**** Supplied text ****
Reading a Graduated Cylinder- Free Online Resources

Image Source: Biochemies

(For lessons and resources on finding volume using water displacement, please see my earlier blog entry)

Tips:

  • The graduated cylinder has markings, like a ruler, to measure volume for water and other liquids
  • I like to use food coloring and water for the students to practice their measurements, it makes it easier for them to read the values, plus it adds some pizzazz to the lab.
    • I mostly use either blue or green food coloring, the red can stain, yellow is not dark enough.
  • Place all materials on a lunch tray for each group to contain spills and make for a very easy clean up.
  • Glass graduated cylinders can break if knocked over, plastic is more durable but can be harder to read.
  • Have students explore how to use read and use graduated cylinders:
    • Students can explore handling and pouring water into the graduated cylinders and reading the values.
**** Records provided ****
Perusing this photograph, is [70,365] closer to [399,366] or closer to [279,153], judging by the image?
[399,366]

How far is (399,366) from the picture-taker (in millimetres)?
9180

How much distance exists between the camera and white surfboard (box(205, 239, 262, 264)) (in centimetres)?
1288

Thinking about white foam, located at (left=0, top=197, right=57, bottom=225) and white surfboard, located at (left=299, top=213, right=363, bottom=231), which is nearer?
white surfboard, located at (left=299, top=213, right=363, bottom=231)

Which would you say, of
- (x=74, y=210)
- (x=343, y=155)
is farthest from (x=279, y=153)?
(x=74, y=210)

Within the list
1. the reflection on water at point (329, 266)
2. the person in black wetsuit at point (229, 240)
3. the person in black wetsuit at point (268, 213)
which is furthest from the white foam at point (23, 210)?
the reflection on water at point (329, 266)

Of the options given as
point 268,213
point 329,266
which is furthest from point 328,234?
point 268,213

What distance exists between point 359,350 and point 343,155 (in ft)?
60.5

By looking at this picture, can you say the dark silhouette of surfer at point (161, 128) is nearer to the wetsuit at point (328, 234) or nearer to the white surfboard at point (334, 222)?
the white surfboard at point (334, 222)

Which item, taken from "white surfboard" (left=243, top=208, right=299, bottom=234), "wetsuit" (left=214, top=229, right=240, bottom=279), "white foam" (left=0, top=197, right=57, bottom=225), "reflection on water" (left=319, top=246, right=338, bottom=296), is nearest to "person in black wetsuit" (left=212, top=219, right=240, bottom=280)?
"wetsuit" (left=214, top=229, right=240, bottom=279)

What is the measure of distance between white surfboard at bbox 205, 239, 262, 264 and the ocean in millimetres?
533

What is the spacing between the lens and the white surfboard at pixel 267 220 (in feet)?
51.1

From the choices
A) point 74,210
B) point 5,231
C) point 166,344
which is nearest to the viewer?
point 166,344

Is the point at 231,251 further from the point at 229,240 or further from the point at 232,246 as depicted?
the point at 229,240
****
Exercises to complete:
1. According to the graduated cylinder text, what is the drawback of plastic graduated cylinders?
2. List every food coloring color that the graduated cylinder text names.
3. Reproduce word for word the stretch of the graduated cylinder text from "(For lessons and" through "harder to read.".
Rely solely on the graduated cylinder text, not on the data.

Solutions per task:
1. They can be harder to read.

2. Blue, green, red, yellow

3.
(For lessons and resources on finding volume using water displacement, please see my earlier blog entry)

Tips:

  • The graduated cylinder has markings, like a ruler, to measure volume for water and other liquids
  • I like to use food coloring and water for the students to practice their measurements, it makes it easier for them to read the values, plus it adds some pizzazz to the lab.
    • I mostly use either blue or green food coloring, the red can stain, yellow is not dark enough.
  • Place all materials on a lunch tray for each group to contain spills and make for a very easy clean up.
  • Glass graduated cylinders can break if knocked over, plastic is more durable but can be harder to read.